● **ИЗБРАННЫЙ ОТРЫВОК**:

В детском браке детей, которых собираются поженить, даже не спрашивают. Спрашивают астрологов, спрашивают хиромантов, советуются с Ицзин, заглядывают в карты Таро. Решающий фактор не жизни детей, которых собираются поженить, решающий фактор — это родители обеих сторон. Любовь вообще не принимают во внимание. У них есть свои собственные соображения — семья, престиж семьи, их респектабельность в обществе, деньги, которые собираются передать родители девушки родителям юноши. Странно, что людей, которых собираются поженить, которым предстоит прожить долгую жизнь, исключили полностью. Это бизнес; все другое принято в расчет.
Например, королевские семьи позволяют своим детям состоять в браке только с другими королевскими семьями. Это политика — чистая политика. Просто взгляните на европейские королевские семьи: все они связаны, так или иначе, через брак. Это предотвращает конфликты, это предотвращает вторжение, — и это делает их крепче. Когда четыре или пять королевских семей связаны через своих детей, они в пять раз сильнее. И хоть это абсолютно противоречит психологии, противоречит находкам медицины, тем не менее, все продолжается так, будто в королевской крови есть еще какое-то особое качество, которого нет в крови человека из народа.
Здесь есть Турья. Ее муж, Вималкирти, тоже был одним из моих самых близких саньясинов. Он был правнуком германского императора; хотя империя и потеряна, но королевское достоинство остается.
Вималкирти был мятежным духом. Он женился по любви — Турья человек из народа. Вся семья была против этого, и не только его собственная семья, но и многие семьи в Европе, королевские семьи, — ведь это против их традиции. И, естественно, поскольку все они связаны, Вималкирти стал почти отверженным.
Если бы империя еще существовала, Вималкирти был бы императором Германии. Его мать — дочь королевы Греции. Она также сестра мужа английской королевы Елизаветы, принца Филиппа. У нее, очевидно, есть другие сестры, другие братья, которые вошли в другие королевские семьи. Все они были против, они упорно старались помешать Вималкирти жениться на Турье. Но он был человеком целостным и разумным; он не понимал суеверий. Если бы взяли несколько образцов крови, то не нашлось бы эксперта, который сумел бы обнаружить среди них королевскую кровь. Кровь есть кровь.

● **ЗАДАНИЕ 1**:
Перепишите из отрывка о браке всё начиная с «Если бы империя» и вплоть до «Кровь есть кровь.», подставив «специалиста» вместо «эксперта».
● **ЗАДАНИЕ 2**:
Продолжите отрывок о браке, начав сразу после его последнего предложения.
Приведённые далее записи никак не связаны с отрывком о браке.

Данные пространственной привязки
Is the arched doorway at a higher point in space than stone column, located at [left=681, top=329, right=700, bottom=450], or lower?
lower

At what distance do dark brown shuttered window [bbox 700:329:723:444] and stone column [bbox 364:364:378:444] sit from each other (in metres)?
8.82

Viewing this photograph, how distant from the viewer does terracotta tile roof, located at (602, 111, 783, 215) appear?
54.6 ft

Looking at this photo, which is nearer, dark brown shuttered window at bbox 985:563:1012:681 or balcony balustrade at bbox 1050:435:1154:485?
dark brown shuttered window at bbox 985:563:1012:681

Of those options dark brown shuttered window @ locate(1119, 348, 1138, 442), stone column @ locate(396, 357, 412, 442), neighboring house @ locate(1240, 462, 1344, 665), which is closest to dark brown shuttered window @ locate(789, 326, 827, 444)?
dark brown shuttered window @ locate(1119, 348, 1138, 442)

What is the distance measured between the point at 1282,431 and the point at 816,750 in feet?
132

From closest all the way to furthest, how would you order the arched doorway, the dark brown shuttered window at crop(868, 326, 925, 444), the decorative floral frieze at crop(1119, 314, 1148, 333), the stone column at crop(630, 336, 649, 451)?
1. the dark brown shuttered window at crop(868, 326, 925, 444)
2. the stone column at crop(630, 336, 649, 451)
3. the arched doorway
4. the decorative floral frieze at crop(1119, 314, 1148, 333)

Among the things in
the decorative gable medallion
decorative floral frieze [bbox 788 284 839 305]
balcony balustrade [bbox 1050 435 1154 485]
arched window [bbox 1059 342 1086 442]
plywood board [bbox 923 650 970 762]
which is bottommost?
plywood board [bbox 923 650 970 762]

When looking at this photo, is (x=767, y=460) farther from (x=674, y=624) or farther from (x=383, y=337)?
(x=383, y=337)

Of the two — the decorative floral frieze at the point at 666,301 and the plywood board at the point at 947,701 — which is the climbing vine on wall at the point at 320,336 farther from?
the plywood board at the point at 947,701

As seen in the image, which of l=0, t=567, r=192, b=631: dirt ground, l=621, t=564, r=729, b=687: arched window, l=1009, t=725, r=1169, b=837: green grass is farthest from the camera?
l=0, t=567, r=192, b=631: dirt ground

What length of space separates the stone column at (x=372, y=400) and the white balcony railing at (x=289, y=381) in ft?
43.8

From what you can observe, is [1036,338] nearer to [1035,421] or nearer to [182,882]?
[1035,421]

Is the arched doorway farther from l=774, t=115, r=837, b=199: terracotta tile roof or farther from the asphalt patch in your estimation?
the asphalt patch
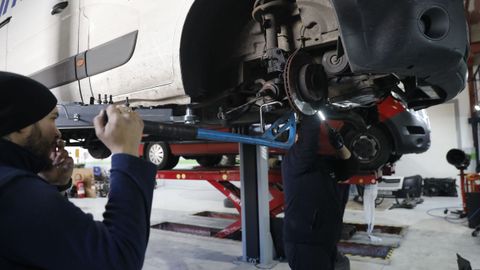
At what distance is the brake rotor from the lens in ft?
5.44

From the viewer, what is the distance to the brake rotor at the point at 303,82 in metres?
1.66

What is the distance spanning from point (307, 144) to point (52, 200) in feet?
5.85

● **ОТВЕТ 1**:
Если бы империя еще существовала, Вималкирти был бы императором Германии. Его мать — дочь королевы Греции. Она также сестра мужа английской королевы Елизаветы, принца Филиппа. У нее, очевидно, есть другие сестры, другие братья, которые вошли в другие королевские семьи. Все они были против, они упорно старались помешать Вималкирти жениться на Турье. Но он был человеком целостным и разумным; он не понимал суеверий. Если бы взяли несколько образцов крови, то не нашлось бы специалиста, который сумел бы обнаружить среди них королевскую кровь. Кровь есть кровь.

● **ОТВЕТ 2**:
А когда Вималкирти и Турья пришли сюда, это был, в самом деле, скандальный случай — правнук германского императора, из старейшей королевской семьи в Европе, станет саньясином и будет телохранителем нищего, вроде меня, у которого нет ничего своего собственного. Они были настолько взбешены, что когда королева Греции умирала, — а она стала королевской матерью, ведь у нее было столько детей, почти все королевские семьи породнились благодаря ее детям, — ее последними словами было: «Как угодно верните Вималкирти, Турью и их дочь, заберите их от этого опасного человека».
Но Вималкирти умер — из-за этой глупой идеи бракосочетания королевских семей. Так вы действительно вступаете в брак со своими сестрами, со своими братьями — все близко связаны. А чем ближе связь, тем более она опасна; так говорит современная наука, медицина, психология, химия. Браки должны заключаться между как можно более далекими людьми — тогда дети здоровее, умнее, красивее. В противном случае определенные болезни ходят по кругу в двенадцати или пятнадцати семьях.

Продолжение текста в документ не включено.